(Stored items):

---*---

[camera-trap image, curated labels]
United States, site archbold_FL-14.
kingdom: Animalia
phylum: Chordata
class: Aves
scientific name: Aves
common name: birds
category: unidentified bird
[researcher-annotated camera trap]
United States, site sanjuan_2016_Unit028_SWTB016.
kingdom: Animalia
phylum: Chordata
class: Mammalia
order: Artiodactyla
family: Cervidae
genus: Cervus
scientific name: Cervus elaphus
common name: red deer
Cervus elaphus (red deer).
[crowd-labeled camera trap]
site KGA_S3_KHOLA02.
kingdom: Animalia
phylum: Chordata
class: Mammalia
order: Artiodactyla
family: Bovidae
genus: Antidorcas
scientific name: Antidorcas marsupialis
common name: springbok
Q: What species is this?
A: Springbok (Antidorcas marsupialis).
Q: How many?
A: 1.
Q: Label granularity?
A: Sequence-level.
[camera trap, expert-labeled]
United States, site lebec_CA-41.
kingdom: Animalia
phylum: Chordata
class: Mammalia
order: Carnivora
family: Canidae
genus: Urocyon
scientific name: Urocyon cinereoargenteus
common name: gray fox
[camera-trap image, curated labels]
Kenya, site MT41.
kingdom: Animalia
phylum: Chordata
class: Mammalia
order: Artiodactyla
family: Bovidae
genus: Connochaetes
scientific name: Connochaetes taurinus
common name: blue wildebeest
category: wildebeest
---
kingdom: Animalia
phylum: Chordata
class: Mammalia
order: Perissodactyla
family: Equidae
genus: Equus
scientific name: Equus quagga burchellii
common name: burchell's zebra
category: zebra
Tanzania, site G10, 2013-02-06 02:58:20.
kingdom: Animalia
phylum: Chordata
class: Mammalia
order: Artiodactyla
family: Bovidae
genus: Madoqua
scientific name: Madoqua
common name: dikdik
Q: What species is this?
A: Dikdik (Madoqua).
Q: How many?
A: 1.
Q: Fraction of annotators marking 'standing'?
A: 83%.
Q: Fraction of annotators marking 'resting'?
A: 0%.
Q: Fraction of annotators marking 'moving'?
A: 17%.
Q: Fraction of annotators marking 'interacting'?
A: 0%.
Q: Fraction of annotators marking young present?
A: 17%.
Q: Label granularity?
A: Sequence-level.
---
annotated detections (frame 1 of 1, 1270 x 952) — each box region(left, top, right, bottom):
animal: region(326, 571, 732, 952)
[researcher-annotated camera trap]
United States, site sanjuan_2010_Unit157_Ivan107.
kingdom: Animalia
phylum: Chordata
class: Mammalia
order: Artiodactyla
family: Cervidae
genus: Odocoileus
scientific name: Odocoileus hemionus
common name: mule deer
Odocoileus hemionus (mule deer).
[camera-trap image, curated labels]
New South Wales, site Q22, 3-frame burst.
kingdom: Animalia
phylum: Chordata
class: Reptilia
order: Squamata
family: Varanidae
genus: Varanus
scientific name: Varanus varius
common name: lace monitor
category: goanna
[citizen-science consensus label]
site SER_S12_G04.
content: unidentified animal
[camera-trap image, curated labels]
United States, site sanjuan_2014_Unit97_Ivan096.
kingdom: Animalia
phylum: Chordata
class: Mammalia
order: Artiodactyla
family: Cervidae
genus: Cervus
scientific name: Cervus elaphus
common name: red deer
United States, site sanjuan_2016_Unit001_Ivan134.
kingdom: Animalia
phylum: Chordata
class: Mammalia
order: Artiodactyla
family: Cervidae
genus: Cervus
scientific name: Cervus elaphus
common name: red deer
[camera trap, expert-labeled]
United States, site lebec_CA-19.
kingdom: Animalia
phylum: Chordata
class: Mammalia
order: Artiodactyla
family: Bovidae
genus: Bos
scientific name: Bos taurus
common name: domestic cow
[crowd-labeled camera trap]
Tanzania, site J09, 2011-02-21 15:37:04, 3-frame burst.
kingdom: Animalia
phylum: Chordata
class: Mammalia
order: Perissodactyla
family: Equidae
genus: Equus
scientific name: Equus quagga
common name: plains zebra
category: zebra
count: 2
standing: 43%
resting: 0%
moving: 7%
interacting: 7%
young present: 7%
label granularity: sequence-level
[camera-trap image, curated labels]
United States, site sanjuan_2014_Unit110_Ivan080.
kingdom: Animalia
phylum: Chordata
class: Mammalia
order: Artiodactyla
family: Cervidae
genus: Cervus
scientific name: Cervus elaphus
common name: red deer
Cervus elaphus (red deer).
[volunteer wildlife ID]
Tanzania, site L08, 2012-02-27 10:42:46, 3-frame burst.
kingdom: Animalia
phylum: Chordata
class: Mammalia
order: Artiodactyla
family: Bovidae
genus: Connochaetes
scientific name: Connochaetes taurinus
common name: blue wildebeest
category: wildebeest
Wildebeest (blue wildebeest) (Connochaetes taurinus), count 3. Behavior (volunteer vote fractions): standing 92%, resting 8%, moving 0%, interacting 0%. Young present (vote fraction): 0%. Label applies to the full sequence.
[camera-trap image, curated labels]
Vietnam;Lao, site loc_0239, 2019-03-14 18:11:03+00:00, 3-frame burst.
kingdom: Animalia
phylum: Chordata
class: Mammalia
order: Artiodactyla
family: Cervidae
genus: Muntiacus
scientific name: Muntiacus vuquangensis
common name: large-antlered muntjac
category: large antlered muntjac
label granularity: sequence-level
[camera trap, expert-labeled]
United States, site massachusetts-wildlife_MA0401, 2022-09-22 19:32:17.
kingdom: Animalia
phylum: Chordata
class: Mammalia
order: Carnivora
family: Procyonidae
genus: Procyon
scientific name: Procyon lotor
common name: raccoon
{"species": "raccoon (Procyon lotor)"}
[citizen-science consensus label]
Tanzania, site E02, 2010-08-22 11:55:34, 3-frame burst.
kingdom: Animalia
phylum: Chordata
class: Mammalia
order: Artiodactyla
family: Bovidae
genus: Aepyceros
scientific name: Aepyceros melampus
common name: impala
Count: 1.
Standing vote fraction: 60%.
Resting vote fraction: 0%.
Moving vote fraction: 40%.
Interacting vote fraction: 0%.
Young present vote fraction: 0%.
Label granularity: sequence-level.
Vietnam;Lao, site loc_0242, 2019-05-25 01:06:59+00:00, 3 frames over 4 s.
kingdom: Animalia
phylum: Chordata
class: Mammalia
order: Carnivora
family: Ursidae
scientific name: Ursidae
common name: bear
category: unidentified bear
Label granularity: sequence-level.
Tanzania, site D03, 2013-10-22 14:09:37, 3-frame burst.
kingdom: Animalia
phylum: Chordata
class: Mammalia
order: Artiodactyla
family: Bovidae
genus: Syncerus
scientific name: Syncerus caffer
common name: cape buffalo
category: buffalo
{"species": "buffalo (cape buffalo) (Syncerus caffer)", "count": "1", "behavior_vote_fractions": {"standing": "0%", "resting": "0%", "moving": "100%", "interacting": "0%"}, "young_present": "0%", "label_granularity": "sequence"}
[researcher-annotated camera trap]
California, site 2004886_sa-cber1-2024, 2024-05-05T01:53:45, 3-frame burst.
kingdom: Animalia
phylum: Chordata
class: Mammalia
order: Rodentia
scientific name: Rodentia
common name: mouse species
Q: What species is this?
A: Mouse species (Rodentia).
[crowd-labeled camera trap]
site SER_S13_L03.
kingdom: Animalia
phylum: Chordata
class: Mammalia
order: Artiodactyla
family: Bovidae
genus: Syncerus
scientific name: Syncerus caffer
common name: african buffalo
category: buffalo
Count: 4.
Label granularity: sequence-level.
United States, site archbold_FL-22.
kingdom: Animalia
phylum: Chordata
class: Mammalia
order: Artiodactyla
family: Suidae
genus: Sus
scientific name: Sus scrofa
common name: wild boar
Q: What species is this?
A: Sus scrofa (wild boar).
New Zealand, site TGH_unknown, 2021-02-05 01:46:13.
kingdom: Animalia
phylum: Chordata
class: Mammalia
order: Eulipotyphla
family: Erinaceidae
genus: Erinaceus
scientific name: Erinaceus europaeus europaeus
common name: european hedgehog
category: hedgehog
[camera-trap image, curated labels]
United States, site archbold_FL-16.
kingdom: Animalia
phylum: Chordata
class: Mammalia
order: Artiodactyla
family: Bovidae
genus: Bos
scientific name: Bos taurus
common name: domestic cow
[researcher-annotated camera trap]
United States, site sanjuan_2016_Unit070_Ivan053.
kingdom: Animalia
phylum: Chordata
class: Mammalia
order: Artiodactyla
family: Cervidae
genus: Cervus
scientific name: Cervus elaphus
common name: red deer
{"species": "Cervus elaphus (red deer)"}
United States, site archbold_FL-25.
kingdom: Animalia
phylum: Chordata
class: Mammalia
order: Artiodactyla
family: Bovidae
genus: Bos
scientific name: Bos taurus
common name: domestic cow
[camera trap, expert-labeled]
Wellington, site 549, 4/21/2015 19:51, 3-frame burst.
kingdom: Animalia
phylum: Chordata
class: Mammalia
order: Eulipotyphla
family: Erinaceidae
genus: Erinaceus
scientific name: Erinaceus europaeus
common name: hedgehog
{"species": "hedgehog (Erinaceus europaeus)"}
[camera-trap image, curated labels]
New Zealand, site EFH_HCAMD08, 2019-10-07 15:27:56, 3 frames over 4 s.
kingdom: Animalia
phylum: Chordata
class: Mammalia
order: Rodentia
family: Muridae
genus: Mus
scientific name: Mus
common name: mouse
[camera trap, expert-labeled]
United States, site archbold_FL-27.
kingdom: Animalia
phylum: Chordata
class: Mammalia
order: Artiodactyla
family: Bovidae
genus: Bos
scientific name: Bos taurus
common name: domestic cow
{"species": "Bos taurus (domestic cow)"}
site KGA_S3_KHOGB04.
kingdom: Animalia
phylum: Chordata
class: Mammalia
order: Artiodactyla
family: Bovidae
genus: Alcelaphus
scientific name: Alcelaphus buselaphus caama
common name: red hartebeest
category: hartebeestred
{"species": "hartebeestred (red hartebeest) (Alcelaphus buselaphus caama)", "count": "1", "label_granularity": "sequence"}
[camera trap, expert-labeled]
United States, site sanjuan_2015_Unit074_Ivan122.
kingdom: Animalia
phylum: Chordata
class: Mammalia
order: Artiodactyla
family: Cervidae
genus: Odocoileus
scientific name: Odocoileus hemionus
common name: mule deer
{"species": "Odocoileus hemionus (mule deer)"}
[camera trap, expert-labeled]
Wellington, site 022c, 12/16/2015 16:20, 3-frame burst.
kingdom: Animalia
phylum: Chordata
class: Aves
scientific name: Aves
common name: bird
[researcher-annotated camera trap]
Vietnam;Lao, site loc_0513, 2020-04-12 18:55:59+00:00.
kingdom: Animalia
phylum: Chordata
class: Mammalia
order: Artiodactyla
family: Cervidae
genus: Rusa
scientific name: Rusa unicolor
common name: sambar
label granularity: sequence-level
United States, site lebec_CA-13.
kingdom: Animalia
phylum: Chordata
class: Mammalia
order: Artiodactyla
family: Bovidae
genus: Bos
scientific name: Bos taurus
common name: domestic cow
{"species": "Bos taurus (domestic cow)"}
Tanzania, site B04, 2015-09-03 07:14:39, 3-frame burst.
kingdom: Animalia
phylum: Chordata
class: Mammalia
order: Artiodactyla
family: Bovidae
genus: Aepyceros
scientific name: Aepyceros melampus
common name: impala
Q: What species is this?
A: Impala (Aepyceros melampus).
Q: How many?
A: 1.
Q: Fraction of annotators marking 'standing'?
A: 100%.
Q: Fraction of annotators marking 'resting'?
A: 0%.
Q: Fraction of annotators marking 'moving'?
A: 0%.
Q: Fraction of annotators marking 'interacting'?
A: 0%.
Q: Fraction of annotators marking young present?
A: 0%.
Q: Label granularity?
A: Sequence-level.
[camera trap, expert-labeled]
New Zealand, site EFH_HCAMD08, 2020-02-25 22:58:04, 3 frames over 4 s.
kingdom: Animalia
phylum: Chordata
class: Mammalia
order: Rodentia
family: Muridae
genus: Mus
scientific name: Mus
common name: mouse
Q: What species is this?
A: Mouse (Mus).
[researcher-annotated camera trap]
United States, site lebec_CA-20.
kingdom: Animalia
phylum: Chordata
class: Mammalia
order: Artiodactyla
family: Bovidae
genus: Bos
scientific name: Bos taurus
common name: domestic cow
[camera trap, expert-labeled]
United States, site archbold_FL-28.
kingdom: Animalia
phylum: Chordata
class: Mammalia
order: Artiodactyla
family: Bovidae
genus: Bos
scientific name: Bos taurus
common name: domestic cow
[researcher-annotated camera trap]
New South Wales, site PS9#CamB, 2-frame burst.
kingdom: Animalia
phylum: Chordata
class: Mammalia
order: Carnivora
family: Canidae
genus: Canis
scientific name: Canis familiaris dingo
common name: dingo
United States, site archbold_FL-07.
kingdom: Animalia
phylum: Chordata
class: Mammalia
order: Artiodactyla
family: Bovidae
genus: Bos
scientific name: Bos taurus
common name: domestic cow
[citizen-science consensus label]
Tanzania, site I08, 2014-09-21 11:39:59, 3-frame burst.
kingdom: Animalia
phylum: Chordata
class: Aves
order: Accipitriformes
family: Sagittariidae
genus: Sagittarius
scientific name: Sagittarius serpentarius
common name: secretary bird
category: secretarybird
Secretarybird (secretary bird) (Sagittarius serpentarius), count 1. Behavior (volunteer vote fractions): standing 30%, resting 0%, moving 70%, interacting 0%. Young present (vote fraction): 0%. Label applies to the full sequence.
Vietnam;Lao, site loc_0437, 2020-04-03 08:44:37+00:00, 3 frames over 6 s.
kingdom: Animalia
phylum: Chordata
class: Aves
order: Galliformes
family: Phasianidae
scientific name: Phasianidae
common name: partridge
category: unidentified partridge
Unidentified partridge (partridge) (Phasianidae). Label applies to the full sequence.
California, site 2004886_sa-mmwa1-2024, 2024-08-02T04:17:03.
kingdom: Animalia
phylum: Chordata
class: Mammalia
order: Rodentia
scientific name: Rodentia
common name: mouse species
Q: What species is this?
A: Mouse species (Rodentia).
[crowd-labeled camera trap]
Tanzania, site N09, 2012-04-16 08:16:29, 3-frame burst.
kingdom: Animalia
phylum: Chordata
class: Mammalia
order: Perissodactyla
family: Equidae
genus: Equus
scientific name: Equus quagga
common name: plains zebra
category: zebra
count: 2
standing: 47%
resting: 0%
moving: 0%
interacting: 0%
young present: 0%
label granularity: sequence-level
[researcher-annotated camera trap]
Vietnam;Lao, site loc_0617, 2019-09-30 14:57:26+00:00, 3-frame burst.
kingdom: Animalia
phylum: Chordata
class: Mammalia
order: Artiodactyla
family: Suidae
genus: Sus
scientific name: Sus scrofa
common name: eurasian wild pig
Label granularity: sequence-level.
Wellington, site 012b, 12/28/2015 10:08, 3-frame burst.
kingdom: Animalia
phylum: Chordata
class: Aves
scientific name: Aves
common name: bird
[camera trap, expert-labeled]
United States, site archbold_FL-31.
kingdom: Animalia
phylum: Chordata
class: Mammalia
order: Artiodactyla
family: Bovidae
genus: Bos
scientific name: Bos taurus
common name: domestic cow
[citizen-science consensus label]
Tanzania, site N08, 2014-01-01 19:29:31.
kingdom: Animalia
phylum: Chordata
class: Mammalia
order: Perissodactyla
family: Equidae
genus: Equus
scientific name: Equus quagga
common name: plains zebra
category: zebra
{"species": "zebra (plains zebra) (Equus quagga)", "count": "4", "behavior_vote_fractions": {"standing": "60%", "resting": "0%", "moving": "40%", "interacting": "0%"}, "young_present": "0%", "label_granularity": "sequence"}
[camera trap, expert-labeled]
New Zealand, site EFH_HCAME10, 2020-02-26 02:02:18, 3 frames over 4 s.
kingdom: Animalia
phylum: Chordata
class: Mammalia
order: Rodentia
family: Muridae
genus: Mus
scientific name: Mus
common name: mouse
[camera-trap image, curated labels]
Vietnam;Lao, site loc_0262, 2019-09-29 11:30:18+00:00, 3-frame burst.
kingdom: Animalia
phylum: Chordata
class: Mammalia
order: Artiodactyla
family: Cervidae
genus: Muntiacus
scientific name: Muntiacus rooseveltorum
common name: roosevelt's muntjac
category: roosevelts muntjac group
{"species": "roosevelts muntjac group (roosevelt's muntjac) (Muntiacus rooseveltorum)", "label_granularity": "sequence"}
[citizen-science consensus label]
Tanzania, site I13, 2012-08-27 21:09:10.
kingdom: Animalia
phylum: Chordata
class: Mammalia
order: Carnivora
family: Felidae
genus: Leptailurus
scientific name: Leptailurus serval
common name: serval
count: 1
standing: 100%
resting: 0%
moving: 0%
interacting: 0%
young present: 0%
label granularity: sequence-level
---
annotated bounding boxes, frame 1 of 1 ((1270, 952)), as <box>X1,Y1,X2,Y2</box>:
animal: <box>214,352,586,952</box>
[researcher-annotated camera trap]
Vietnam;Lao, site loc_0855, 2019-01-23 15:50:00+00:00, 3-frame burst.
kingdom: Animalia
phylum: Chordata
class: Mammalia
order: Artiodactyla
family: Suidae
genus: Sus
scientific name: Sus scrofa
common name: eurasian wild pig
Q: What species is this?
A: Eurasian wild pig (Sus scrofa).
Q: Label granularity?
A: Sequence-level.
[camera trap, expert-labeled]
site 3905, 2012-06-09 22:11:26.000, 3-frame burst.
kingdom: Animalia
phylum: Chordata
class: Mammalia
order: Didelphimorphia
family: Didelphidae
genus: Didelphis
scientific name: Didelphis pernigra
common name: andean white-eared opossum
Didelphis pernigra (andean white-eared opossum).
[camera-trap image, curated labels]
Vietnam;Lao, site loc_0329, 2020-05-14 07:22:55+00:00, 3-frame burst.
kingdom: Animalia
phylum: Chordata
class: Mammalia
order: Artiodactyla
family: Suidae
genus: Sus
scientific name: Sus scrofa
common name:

---*---

(Assigned task): Checking each line above, count the ones that hold the word "Tanzania" and state the total alone.

(Result for this exercise): 10